Deformation-induced Rare Earth Elements (REE) redistribution in apatite from the Fen Carbonatite Complex (Norway)

The Fen Carbonatite Complex in Norway contains the largest deposit of Rare Earths Elements (REE) in Europe, with estimated resources in the range of 30 – 50 Mt of total Rare Earth Oxides. If Fen will be targeted as an exploitable mineral resource, the geological processes that formed it must be understood, with specific emphasis on what controls the location and composition of the REE resources.

The Fen complex formed at 580 Ma through different stages of carbonatite melt intrusions followed by hydrothermal alteration. Fluid- and melt-assisted deformation accompanied the intrusive and hydrothermal evolution of the Fen Complex extensively and resulted in the formation of shear zones and breccias. However, the mechanism and significance of carbonatite deformation are poorly understood, and so are the effects of post-crystallization deformation processes on the remobilization of trace elements in carbonatites.

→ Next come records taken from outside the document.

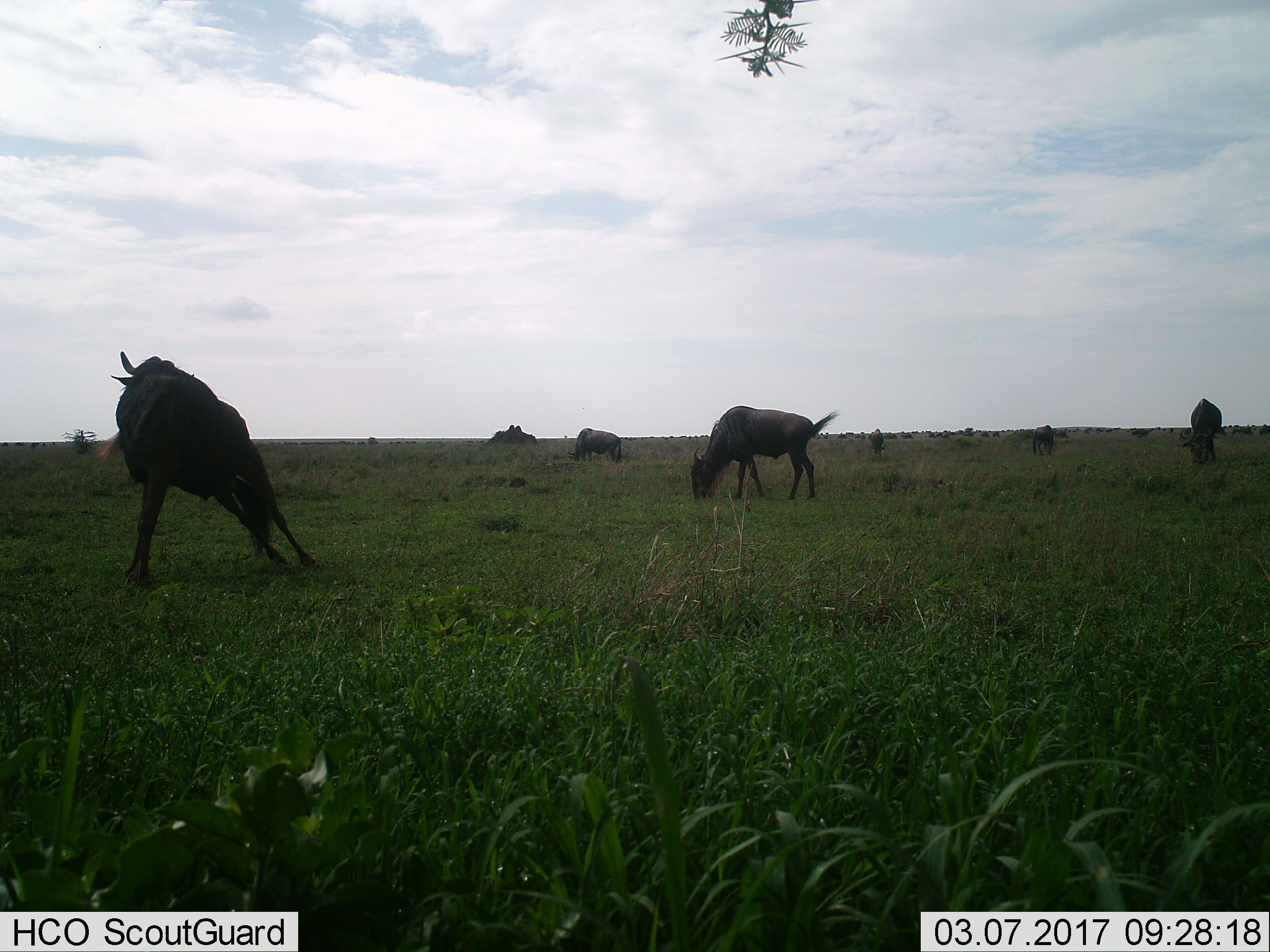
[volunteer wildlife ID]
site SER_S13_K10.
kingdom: Animalia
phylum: Chordata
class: Mammalia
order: Artiodactyla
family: Bovidae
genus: Connochaetes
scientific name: Connochaetes taurinus taurinus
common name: blue wildebeest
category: wildebeestblue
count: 11-50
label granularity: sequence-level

This study investigates deformation processes and REE remobilization in shear zones in dolomite-carbonatites from Fen. The shear zones display a compositional banding defined by alternating dolomite- and apatite-rich layers, where apatite grains are variably elongated with aspect ratio ranging from 2 to 11 and grain length from 50 to 500 µm. SEM images reveal the presence of carbonatitic melt pseudomorphs in the form of intergranular beads, cusps, films, and pools, which are particularly evident in the apatite layers, where individual grains are locally entirely rimmed by melt films. The apatite grains appear zoned in cathodoluminescence (CL) images, with dark cores and bright rims that are thicker parallel to the foliation. In the most elongated grains, the dark core forms less than 20% of the grain area, which is otherwise dominated by the bright rim. On the contrary, more equidimensional grains are dominated by the dark core. Hyperspectral analysis of CL images indicates that the elongated rims of apatite are enriched in REE (particularly in Nd) compared to their core. Electron backscatter diffraction (EBSD) analysis demonstrates that (1) the elongated apatite grains are internally strain free, and (2) grain elongation occurs parallel to apatite c-axis.

Our data show that deformation of apatite occurred by melt-assisted dissolution-precipitation creep, which was responsible for grain elongation and remobilization of REE. Thus, post-crystallization deformation and melt-rock interaction played an important role in redistributing REE within the Fen Complex.